By tomorrow evening, former Israeli president Benjamin Netanyahu will know whether he stands a chance of getting back into power, after he was ousted in June 2021 by a wide coalition brought about by current caretaker Prime Minister Yair Lapid.
If he and his allies win a 61-seat parliamentary majority in the 120-seat Knesset, the veteran statesman will prove once again that he is a political force that few can match.
It will also show he is a survivor. Mr Netanyahu is on trial over corruption, and his many opponents fear that he will try to alter the course of justice if he gets into office.
A sixth election?
His victory is quite possible, but still uncertain. Three polls released on Friday predict Mr Netanyahu's bloc winning 60 seats, with 56 going to anti-Netanyahu parties and four to a crucial, perhaps pivotal, alliance of Arab-led parties.
Mr Netanyahu's opponents, including the current government, have been doing all they can to stop him. The caretaker administration trumpets a recent maritime deal struck with Lebanon, the restoration of defence ties with Turkey and success dealing with domestic terrorism as achievements of its short time in power.

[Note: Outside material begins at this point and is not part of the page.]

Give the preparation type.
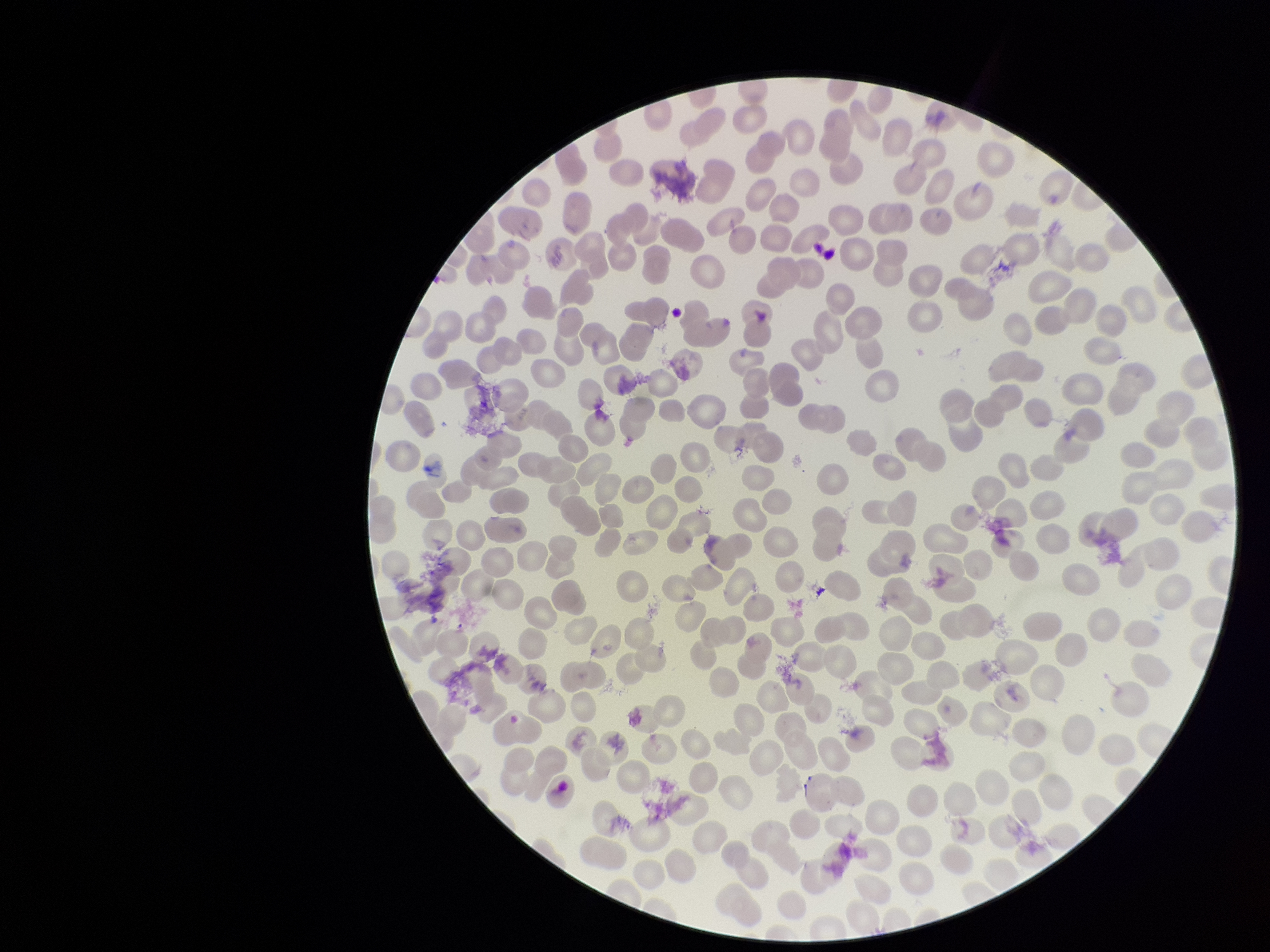
It is a thin blood smear.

In a veiled dig at Mr Netanyahu, Mr Lapid told lawmakers from his party on Monday that they will win by offering voters a choice between “the anger of the past or the shared good of the future”.
Mr Lapid and other opponents of Mr Netanyahu have spent much of the campaign drawing attention to the type of government Mr Netanyahu might form.
He could well rely on some of the most radical-right politicians the country has yet seen. There are reports that officials in the administration of US President Joe Biden expressed concern to Israeli President Isaac Herzog about a future government containing members of the far-right.
Rise of the far-right in Israel
Itamar Ben-Gvir is the politician most symbolic of these concerns. He is known for his anti-Arab rhetoric and calls for Israel to annex the entire West Bank, sentiments that would have been taboo a few years ago.
With rising, energised support, he has been one of the most closely followed politicians in this campaign. That the election comes in a year of increased violent tensions in the West Bank makes his appeal even stronger to many on Israel's right, particularly former Likud voters and young right-wing Israelis.
Despite the threat posed by the extreme right to their interests, there are fears that the turnout of Arab-Israelis will be particularly low this time round. Voter apathy is high and there is disappointment with the record of Arab politicians.
Without the support of Arab voters, forming a broad coalition against Mr Netanyahu like the last might prove impossible, paving the way for him, and possibly his extreme right partners, to enter power.
With sufficient Arab turnout, Mr Netanyahu will fail, an event that could well close forever the chapter in Israeli history in which he dominated.
These are the scenarios. But, in such tumultuous times, another prospect looms: yet another inconclusive result, and, therefore, a sixth election in a matter of months.